When preparing to publish your research data, there are many things to consider:
How do I select which data to publish?
Selecting data to publish depends on:
- the overall objectives of your research project
- how you have presented or published findings from your research with that data
- whether your data have any special considerations, such as participant identities to protect, or whether you have used data from a commercial source that limits or prohibits dissemination of the data
Which file formats should I publish?
When publishing your data, non-proprietary file formats are the best option. They can be opened in different software applications. This allows others to easily re-use the data. You can learn more about recommended file formats under What and How to Preserve on Emory's Research Data site.
What documentation should I publish with my data to make them meaningful to others in the future?
The more you document your data during the data collection and analysis phases, the easier it will be for future users to understand. Some types of data have established metadata standards to follow. If your discipline does not, we recommend considering a “readme” file to provide context about your data. Learn more about metadata and other descriptive information.
Where should I publish my data? Is that location stable and likely to endure?

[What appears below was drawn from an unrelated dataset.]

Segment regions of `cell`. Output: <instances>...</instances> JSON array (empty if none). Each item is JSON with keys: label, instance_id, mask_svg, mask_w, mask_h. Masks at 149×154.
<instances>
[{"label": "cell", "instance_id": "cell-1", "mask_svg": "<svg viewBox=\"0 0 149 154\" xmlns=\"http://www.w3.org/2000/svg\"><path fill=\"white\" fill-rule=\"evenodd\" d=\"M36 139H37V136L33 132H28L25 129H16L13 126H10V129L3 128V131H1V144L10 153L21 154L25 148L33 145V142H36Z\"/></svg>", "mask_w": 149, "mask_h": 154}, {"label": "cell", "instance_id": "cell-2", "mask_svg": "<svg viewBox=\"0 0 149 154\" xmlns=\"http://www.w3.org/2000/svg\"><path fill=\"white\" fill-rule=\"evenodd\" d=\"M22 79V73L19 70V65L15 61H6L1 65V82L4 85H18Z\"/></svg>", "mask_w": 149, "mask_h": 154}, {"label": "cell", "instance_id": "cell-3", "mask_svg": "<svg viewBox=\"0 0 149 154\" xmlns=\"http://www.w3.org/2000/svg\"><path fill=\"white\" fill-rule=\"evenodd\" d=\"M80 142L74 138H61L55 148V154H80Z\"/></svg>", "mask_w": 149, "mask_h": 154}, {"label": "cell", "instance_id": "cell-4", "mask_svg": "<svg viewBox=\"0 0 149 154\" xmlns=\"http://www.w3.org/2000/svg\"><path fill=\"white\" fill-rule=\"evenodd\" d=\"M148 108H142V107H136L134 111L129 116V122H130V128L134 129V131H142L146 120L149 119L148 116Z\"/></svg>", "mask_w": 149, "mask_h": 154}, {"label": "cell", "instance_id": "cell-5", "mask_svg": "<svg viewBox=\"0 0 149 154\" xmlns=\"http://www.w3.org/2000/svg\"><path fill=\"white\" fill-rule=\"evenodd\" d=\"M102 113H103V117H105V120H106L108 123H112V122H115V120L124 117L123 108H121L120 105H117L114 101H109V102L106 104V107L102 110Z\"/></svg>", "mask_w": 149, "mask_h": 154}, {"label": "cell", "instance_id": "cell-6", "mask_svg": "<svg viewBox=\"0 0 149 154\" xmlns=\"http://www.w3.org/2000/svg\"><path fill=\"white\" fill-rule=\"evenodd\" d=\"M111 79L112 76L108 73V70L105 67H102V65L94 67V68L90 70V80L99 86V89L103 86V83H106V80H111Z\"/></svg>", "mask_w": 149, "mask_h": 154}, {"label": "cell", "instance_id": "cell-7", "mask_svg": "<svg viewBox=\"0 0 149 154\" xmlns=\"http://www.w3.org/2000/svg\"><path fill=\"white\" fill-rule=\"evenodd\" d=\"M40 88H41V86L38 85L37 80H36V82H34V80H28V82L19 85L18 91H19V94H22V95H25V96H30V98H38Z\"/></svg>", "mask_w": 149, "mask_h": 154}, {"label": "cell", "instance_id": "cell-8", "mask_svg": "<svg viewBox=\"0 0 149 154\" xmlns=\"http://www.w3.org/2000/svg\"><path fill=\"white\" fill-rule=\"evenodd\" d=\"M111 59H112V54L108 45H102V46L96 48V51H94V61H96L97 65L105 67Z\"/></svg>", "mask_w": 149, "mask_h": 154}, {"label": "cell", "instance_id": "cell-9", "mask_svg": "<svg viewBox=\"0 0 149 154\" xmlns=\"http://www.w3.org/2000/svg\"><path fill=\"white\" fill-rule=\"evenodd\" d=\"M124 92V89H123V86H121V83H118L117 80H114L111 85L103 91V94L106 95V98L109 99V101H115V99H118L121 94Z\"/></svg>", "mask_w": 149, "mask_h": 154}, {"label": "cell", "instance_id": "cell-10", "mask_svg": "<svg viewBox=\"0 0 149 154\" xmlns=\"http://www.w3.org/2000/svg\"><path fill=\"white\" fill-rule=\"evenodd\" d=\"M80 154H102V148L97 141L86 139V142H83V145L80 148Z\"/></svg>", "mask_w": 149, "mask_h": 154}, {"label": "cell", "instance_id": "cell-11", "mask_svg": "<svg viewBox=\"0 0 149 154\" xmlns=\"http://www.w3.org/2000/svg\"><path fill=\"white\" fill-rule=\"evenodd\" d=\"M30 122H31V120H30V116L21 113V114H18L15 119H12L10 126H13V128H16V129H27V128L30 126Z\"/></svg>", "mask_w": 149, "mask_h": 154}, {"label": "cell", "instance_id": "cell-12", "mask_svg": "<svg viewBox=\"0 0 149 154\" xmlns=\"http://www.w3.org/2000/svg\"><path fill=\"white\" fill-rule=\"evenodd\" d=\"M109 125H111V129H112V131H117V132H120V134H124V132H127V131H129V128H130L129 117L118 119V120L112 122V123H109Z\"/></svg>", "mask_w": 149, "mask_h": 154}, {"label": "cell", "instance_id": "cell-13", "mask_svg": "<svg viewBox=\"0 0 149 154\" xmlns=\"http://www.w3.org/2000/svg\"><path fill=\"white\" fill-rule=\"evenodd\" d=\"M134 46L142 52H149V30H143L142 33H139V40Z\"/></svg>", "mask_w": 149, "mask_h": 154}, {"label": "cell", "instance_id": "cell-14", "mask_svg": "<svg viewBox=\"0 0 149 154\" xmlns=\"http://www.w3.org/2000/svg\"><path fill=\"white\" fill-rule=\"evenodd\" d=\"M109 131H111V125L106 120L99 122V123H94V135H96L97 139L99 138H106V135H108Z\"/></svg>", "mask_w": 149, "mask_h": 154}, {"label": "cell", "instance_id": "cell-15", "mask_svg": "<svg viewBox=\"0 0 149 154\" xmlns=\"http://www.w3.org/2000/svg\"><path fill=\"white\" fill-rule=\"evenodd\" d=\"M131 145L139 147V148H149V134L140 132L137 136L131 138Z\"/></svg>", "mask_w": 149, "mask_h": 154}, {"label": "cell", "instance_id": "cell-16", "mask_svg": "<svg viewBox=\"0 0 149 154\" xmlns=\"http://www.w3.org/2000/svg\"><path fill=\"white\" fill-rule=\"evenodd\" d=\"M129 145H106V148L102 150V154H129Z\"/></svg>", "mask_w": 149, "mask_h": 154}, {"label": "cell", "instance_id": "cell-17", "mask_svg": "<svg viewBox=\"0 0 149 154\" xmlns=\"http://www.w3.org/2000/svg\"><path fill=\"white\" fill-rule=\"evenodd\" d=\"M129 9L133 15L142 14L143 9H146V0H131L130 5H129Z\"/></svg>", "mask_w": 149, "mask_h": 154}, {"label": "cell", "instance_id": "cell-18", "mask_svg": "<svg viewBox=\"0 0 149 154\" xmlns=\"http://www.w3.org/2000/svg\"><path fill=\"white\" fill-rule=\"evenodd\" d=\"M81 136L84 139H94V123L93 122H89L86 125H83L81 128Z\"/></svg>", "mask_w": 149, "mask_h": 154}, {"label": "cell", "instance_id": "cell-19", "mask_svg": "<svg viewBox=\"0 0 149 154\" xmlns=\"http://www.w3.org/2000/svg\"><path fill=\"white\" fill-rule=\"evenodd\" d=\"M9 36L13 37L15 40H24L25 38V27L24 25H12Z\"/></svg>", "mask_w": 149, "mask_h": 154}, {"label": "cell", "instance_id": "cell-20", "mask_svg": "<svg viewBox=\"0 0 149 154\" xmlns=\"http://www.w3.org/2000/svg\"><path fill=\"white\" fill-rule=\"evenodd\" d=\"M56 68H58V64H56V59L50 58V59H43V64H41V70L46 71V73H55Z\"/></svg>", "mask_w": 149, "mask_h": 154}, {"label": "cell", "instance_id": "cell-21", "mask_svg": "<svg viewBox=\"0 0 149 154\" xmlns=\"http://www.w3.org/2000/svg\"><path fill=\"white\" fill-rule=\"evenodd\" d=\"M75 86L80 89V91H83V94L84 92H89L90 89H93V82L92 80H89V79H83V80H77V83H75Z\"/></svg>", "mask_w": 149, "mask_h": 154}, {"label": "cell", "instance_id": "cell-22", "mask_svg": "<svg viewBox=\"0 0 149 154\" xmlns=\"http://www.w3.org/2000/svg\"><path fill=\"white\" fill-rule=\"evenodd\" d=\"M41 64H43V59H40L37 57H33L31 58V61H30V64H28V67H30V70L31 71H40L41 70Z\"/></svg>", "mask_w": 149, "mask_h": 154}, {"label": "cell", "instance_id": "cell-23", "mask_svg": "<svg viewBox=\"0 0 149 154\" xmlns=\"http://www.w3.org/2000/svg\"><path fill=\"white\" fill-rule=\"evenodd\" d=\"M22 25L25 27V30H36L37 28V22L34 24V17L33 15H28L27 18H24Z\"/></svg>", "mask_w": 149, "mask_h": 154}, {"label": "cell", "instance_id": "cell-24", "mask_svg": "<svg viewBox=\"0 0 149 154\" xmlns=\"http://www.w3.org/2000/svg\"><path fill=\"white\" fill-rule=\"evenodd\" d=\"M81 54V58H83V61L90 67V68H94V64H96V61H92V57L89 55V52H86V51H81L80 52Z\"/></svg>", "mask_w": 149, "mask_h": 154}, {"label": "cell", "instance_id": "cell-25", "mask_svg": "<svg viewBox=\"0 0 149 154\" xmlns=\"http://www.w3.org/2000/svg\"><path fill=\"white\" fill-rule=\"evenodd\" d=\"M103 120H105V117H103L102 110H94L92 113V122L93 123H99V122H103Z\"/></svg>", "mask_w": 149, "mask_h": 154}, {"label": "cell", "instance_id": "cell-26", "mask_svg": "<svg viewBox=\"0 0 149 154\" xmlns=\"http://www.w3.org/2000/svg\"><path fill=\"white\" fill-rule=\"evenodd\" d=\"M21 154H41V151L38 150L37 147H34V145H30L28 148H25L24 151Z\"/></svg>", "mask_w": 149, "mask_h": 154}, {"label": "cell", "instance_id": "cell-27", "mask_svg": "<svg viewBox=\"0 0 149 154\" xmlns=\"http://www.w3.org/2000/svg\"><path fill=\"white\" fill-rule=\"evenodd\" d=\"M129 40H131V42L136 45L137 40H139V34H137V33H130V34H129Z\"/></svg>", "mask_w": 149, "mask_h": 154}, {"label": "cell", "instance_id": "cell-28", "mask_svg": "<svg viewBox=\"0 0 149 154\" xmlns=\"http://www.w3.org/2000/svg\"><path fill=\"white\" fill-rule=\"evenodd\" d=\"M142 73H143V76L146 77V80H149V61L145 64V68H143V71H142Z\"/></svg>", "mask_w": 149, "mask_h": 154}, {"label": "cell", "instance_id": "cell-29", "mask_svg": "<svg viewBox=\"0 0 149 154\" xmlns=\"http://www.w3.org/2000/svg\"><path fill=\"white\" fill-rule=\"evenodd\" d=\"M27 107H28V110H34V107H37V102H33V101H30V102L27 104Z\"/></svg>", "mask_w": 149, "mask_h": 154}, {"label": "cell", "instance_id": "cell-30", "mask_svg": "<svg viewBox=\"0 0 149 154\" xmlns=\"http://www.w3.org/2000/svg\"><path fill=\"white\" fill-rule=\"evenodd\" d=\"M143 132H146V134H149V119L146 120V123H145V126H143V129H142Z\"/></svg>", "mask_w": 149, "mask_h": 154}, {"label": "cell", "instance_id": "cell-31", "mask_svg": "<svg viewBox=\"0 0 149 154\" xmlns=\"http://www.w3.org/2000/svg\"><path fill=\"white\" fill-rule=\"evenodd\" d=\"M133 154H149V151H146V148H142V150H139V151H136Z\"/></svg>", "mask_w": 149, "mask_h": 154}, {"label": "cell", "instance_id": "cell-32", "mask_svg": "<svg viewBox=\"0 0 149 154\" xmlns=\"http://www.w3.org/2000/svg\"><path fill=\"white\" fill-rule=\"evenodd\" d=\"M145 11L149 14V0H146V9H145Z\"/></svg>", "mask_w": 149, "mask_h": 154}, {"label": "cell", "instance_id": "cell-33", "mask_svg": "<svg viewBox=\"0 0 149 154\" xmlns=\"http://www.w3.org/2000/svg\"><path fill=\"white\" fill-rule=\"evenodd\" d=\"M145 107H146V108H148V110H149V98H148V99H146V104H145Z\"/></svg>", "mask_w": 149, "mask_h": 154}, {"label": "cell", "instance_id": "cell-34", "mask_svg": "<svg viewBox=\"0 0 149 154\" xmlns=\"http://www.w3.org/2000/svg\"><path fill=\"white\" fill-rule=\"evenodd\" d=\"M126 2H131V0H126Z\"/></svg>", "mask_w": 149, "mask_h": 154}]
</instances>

Established data repositories are the most reliable places to publish your data. Disciplinary repositories are often the best option. For example, consider:
- GenBank for genetic sequencing data
- Dryad for general bioscience data
- ICPSR for quantitative and statistical data
For help in selecting a repository for your data, see our Research Data site.
Not all data are suitable for deposit in a repository, but still need to be kept for a certain length of time per government regulations or sponsor requirements. In most cases, responsibility for stewardship of the data rests with the principal investigator. Data retention is covered in more detail on the Research Data site.
Should I worry about publishing data from human subjects?
Take care before sharing certain kinds of data. Personal identifiers—both direct and indirect—should be removed from datasets. Some datasets should not be published for public access, but rather released with provisions for restricted access. There are some repository options that allow for sharing data in restricted-use versions. You may not be ready to share your data until you (and your collaborators) have had a chance to publish initial findings or secure patents. In these cases, you may choose to embargo the release of your published data until a future date.